>> START RECORD LIST

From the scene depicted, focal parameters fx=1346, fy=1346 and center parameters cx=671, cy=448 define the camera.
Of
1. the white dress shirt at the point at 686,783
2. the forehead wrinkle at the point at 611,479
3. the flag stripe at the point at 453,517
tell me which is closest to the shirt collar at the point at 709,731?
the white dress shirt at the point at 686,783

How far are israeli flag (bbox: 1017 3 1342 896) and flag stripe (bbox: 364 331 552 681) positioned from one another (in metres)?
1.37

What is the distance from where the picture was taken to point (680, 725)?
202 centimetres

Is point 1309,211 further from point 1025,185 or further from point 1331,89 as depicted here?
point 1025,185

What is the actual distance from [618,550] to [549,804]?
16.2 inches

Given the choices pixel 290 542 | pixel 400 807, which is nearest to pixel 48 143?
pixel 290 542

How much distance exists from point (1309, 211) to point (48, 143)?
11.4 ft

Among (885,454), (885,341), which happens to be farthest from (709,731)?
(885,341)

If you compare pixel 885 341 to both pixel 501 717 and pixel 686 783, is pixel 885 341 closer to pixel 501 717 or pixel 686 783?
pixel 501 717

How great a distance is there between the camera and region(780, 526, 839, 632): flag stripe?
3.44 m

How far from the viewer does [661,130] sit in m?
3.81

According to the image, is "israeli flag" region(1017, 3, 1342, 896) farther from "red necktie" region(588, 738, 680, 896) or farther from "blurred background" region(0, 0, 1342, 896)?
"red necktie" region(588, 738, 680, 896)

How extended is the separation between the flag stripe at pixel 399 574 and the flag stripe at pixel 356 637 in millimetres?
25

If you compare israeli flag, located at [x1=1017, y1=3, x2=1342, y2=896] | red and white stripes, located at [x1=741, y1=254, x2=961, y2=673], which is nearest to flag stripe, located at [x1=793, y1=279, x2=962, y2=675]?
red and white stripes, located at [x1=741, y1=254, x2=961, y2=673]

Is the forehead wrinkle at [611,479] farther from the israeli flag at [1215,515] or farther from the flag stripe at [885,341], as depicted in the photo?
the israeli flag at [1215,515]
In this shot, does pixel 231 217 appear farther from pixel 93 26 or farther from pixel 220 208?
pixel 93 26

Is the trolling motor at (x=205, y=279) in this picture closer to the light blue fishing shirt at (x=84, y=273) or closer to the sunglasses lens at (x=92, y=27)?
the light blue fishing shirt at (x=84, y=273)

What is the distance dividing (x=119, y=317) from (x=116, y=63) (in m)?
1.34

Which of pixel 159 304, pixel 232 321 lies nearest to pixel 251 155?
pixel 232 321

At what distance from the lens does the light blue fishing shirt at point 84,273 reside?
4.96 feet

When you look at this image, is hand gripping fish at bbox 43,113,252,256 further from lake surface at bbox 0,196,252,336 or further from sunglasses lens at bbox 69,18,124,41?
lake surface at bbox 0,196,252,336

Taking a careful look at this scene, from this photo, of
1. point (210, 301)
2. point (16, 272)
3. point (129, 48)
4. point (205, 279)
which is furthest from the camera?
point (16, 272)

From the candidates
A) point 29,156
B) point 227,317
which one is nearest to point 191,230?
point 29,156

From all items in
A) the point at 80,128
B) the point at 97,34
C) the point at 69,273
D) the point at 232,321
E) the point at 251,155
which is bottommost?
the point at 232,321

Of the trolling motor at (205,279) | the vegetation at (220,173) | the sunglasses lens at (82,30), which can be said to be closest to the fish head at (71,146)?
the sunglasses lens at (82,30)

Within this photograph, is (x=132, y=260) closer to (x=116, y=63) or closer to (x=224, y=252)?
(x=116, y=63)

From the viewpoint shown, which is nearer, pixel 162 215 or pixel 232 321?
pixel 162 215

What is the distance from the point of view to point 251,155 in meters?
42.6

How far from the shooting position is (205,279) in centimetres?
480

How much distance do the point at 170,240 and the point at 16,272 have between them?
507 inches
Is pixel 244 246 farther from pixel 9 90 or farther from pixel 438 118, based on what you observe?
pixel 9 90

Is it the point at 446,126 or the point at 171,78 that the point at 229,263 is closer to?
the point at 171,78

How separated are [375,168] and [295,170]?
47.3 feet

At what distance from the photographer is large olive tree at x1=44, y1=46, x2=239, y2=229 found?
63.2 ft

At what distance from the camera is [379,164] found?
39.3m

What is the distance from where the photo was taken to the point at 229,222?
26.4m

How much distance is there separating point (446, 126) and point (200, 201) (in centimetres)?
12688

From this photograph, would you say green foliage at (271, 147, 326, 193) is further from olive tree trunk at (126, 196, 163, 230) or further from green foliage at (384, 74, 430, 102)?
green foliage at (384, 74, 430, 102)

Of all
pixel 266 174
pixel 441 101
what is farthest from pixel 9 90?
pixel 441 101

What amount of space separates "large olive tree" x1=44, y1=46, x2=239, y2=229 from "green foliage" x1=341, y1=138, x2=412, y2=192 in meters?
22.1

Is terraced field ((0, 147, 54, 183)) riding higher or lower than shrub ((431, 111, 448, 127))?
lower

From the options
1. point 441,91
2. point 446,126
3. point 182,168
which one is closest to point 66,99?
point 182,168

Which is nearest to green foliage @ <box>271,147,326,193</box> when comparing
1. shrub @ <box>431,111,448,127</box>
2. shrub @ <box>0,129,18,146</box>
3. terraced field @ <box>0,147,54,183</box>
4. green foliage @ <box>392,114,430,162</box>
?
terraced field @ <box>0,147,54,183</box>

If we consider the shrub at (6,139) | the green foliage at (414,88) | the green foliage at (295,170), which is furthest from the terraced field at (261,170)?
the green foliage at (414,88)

>> END RECORD LIST

TASK DESCRIPTION: Copy out every one of the items above word for word.

PROBLEM SOLUTION:
From the scene depicted, focal parameters fx=1346, fy=1346 and center parameters cx=671, cy=448 define the camera.
Of
1. the white dress shirt at the point at 686,783
2. the forehead wrinkle at the point at 611,479
3. the flag stripe at the point at 453,517
tell me which is closest to the shirt collar at the point at 709,731?
the white dress shirt at the point at 686,783

How far are israeli flag (bbox: 1017 3 1342 896) and flag stripe (bbox: 364 331 552 681) positioned from one another (in metres)?
1.37

What is the distance from where the picture was taken to point (680, 725)?
202 centimetres

Is point 1309,211 further from point 1025,185 or further from point 1331,89 as depicted here?
point 1025,185

What is the actual distance from [618,550] to [549,804]?
16.2 inches

Given the choices pixel 290 542 | pixel 400 807, which is nearest to pixel 48 143?
pixel 290 542

How much distance exists from point (1309, 211) to point (48, 143)?
11.4 ft

Among (885,454), (885,341), which happens to be farthest from (709,731)?
(885,341)

If you compare pixel 885 341 to both pixel 501 717 and pixel 686 783, is pixel 885 341 closer to pixel 501 717 or pixel 686 783?
pixel 501 717

How great a distance is there between the camera and region(780, 526, 839, 632): flag stripe?
3.44 m

How far from the viewer does [661,130] sit in m?
3.81

According to the image, is "israeli flag" region(1017, 3, 1342, 896) farther from "red necktie" region(588, 738, 680, 896) or farther from "blurred background" region(0, 0, 1342, 896)?
"red necktie" region(588, 738, 680, 896)

How extended is the separation between the flag stripe at pixel 399 574 and the flag stripe at pixel 356 637 in millimetres?
25

If you compare israeli flag, located at [x1=1017, y1=3, x2=1342, y2=896] | red and white stripes, located at [x1=741, y1=254, x2=961, y2=673], which is nearest to flag stripe, located at [x1=793, y1=279, x2=962, y2=675]?
red and white stripes, located at [x1=741, y1=254, x2=961, y2=673]

Is the forehead wrinkle at [611,479] farther from the israeli flag at [1215,515] or farther from the flag stripe at [885,341], as depicted in the photo?
the israeli flag at [1215,515]
In this shot, does pixel 231 217 appear farther from pixel 93 26 or farther from pixel 220 208?
pixel 93 26

Is the trolling motor at (x=205, y=279) in this picture closer to the light blue fishing shirt at (x=84, y=273) or closer to the sunglasses lens at (x=92, y=27)?
the light blue fishing shirt at (x=84, y=273)

What is the distance dividing (x=119, y=317) from (x=116, y=63) (in m)?
1.34

Which of pixel 159 304, pixel 232 321 lies nearest to pixel 251 155?
pixel 232 321

At what distance from the lens does the light blue fishing shirt at point 84,273 reside?
4.96 feet

When you look at this image, is hand gripping fish at bbox 43,113,252,256 further from lake surface at bbox 0,196,252,336 or further from sunglasses lens at bbox 69,18,124,41?
lake surface at bbox 0,196,252,336

Taking a careful look at this scene, from this photo, of
1. point (210, 301)
2. point (16, 272)
3. point (129, 48)
4. point (205, 279)
which is furthest from the camera?
point (16, 272)

From the candidates
A) point 29,156
B) point 227,317
which one is nearest to point 191,230?
point 29,156

From all items in
A) the point at 80,128
B) the point at 97,34
C) the point at 69,273
D) the point at 232,321
E) the point at 251,155
which is bottommost?
the point at 232,321

Of the trolling motor at (205,279) | the vegetation at (220,173) | the sunglasses lens at (82,30), which can be said to be closest to the fish head at (71,146)?
the sunglasses lens at (82,30)

Within this photograph, is (x=132, y=260) closer to (x=116, y=63) or closer to (x=224, y=252)?
(x=116, y=63)

From the viewpoint shown, which is nearer, pixel 162 215 or pixel 232 321?
pixel 162 215

What is the distance from the point of view to point 251,155 in meters?
42.6

How far from the shooting position is (205,279) in centimetres?
480

How much distance do the point at 170,240 and the point at 16,272 have between them?
507 inches
Is pixel 244 246 farther from pixel 9 90 or farther from pixel 438 118, based on what you observe?
pixel 9 90

Is it the point at 446,126 or the point at 171,78 that the point at 229,263 is closer to?
the point at 171,78

How separated are [375,168] and [295,170]?
47.3 feet

At what distance from the photographer is large olive tree at x1=44, y1=46, x2=239, y2=229 found?
63.2 ft

At what distance from the camera is [379,164] found?
39.3m

What is the distance from where the photo was taken to the point at 229,222?
26.4m

How much distance is there separating point (446, 126) and point (200, 201) (in centimetres)?
12688

From this photograph, would you say green foliage at (271, 147, 326, 193) is further from olive tree trunk at (126, 196, 163, 230) or further from green foliage at (384, 74, 430, 102)?
green foliage at (384, 74, 430, 102)

Of all
pixel 266 174
pixel 441 101
what is farthest from pixel 9 90?
pixel 441 101

What amount of space separates "large olive tree" x1=44, y1=46, x2=239, y2=229 from "green foliage" x1=341, y1=138, x2=412, y2=192 in meters?
22.1

Is terraced field ((0, 147, 54, 183)) riding higher or lower than shrub ((431, 111, 448, 127))?
lower

From the options
1. point 441,91
2. point 446,126
3. point 182,168
which one is closest to point 66,99?
point 182,168

Which is nearest to green foliage @ <box>271,147,326,193</box> when comparing
1. shrub @ <box>431,111,448,127</box>
2. shrub @ <box>0,129,18,146</box>
3. terraced field @ <box>0,147,54,183</box>
4. green foliage @ <box>392,114,430,162</box>
?
terraced field @ <box>0,147,54,183</box>

If we consider the shrub at (6,139) | the green foliage at (414,88) | the green foliage at (295,170), which is furthest from the terraced field at (261,170)?
the green foliage at (414,88)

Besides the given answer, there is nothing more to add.